Try it
Below are records; reproduce exactly the lines from the one that has "私の選んだ一品 犬ノ巻―グッドデザイン賞審査委員コメント集〈5〉" through the one that has "Meeku Nachina Pranks", ends included, and nothing more.

Records for processing
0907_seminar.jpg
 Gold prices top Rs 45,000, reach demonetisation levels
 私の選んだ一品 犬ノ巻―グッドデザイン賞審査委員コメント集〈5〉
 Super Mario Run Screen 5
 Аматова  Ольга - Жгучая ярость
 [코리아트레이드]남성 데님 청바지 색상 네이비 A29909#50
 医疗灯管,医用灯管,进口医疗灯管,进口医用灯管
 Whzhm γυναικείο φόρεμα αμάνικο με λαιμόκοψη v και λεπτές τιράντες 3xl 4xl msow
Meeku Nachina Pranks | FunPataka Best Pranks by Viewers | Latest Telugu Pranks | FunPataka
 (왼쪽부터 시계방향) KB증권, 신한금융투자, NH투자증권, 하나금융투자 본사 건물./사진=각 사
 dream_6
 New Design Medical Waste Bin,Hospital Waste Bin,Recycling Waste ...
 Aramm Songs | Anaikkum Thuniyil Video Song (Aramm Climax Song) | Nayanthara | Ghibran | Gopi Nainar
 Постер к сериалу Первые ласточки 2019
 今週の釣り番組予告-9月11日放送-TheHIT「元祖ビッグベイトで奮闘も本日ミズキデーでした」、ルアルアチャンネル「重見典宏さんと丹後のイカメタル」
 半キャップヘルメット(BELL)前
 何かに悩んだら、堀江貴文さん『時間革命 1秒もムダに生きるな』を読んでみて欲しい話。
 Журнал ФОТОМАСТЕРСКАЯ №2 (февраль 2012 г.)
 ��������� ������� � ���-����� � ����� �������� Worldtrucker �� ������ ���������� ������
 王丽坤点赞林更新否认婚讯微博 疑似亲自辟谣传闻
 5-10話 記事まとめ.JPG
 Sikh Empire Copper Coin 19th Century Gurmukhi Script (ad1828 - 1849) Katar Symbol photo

Final answer
 私の選んだ一品 犬ノ巻―グッドデザイン賞審査委員コメント集〈5〉
 Super Mario Run Screen 5
 Аматова  Ольга - Жгучая ярость
 [코리아트레이드]남성 데님 청바지 색상 네이비 A29909#50
 医疗灯管,医用灯管,进口医疗灯管,进口医用灯管
 Whzhm γυναικείο φόρεμα αμάνικο με λαιμόκοψη v και λεπτές τιράντες 3xl 4xl msow
Meeku Nachina Pranks | FunPataka Best Pranks by Viewers | Latest Telugu Pranks | FunPataka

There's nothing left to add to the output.